## Short problem A:
Can you update the Blue Lake Dam lawsuit text by rewriting the stretch from "The City and" through "of this amount." with "wrongful death suit" in place of "wrongful death action"?
## Short problem B:
How would the Blue Lake Dam lawsuit text go on from its final sentence? Write the continuation.

## Page extract:
The City and Borough of Sitka (hereinafter "Sitka") owned and operated Blue Lake Dam. Sitka hired the independent engineering firm of R.W. Beck and Associates (hereinafter "Beck") to perform certain professional engineering services related to Sitka's operation of this dam. Part of the work performed by Beck required an underwater inspection of the dam. Sitka hired Alaska Aquatic Dive Center, Inc. (hereinafter "Aquatic") to perform this underwater inspection. McKinley Nicholas, an employee of Aquatic, died while performing this inspection. Nicholas' estate then filed a wrongful death action against Sitka and Beck. A jury verdict ultimately was rendered in this action which awarded the plaintiffs $3,375,000 in damages, an amount reduced by the district court on remittitur to $2,835,500. The present action concerns whether Admiral is liable for any of this amount.


A wide variety of disputes and lawsuits occurred between Beck, Sitka, and various insurance companies both prior and subsequent to the jury's verdict in Estate of Nicholas. Only a fraction of these events are relevant to this appeal. At the time of Nicholas' death, Sitka was insured under a number of insurance policies. Two of these policies are particularly relevant here: (1) a policy with Providence Washington Insurance Company (hereinafter "Providence") on which Sitka was a named insured, and (2) a policy with Admiral issued to Aquatic on which Sitka was an additional named insured. Providence retained an attorney named Randolph Hunter to represent Sitka in the Nicholas wrongful death action. Hunter subsequently tendered Sitka's defense to Admiral, and Admiral accepted this defense while reserving its right to dispute the availability of coverage. Admiral retained independent counsel chosen by Sitka to defend Sitka in the wrongful death action, and subsequently filed the present action for declaration of no coverage. Various settlement offers were made both prior and subsequent to Admiral's decision to defend Sitka, but none were accepted. Meanwhile, Sitka and Beck litigiously disputed whether Sitka was obligated to indemnify Beck or vis-a-versa, a conflict which ultimately resulted in a ruling that Sitka owed Beck contractual indemnity.

## Source material:
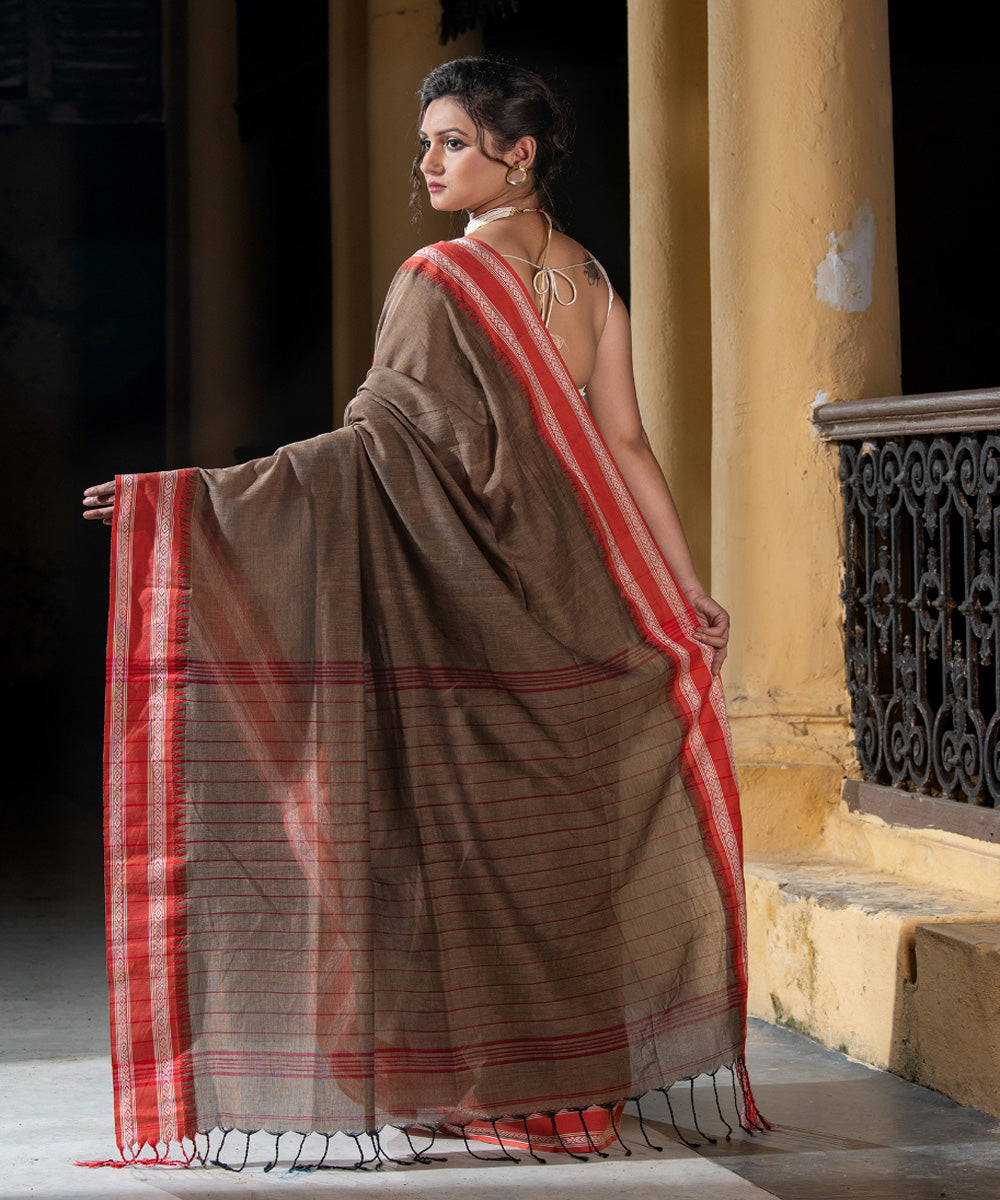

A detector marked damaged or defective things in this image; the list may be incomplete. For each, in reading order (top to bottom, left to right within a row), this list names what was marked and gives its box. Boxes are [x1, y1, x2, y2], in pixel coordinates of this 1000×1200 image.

## Right answer A:
The City and Borough of Sitka (hereinafter "Sitka") owned and operated Blue Lake Dam. Sitka hired the independent engineering firm of R.W. Beck and Associates (hereinafter "Beck") to perform certain professional engineering services related to Sitka's operation of this dam. Part of the work performed by Beck required an underwater inspection of the dam. Sitka hired Alaska Aquatic Dive Center, Inc. (hereinafter "Aquatic") to perform this underwater inspection. McKinley Nicholas, an employee of Aquatic, died while performing this inspection. Nicholas' estate then filed a wrongful death suit against Sitka and Beck. A jury verdict ultimately was rendered in this action which awarded the plaintiffs $3,375,000 in damages, an amount reduced by the district court on remittitur to $2,835,500. The present action concerns whether Admiral is liable for any of this amount.

## Right answer B:
On September 20, 1989, the district court ruled that the insurance policy between Sitka and Admiral covered Sitka's liability to Nicholas as well as Sitka's contractual liability to Beck. On August 1, 1990, the district court entered final judgment in favor of Sitka on Admiral's current action for a declaration of no coverage. Admiral appeals this ruling. Admiral argues that this decision is erroneous because (1) Sitka was acting as an "engineer" and hence exclusion (b)(1) in the Admiral policy precludes coverage; (2) Beck was "primarily responsible" for Nicholas' death and hence exclusion (b)(2) in the Admiral policy precludes coverage; and (3) there exists a genuine issue of material fact concerning whether Sitka's actions towards Admiral violated a duty of cooperation, good faith, or fair dealing sufficient to preclude Sitka's recovery under the Admiral policy.



Exclusion (b)(1) of the Admiral insurance policy states in relevant part that the insurance does not apply


"[i]f the insured is an ... engineer ... to bodily injury ... arising out of professional services performed by such insured, including (i) the preparation or approval of ... opinions, reports, surveys, change orders, designs or specifications, and (ii) supervisory, inspection or engineering services ..."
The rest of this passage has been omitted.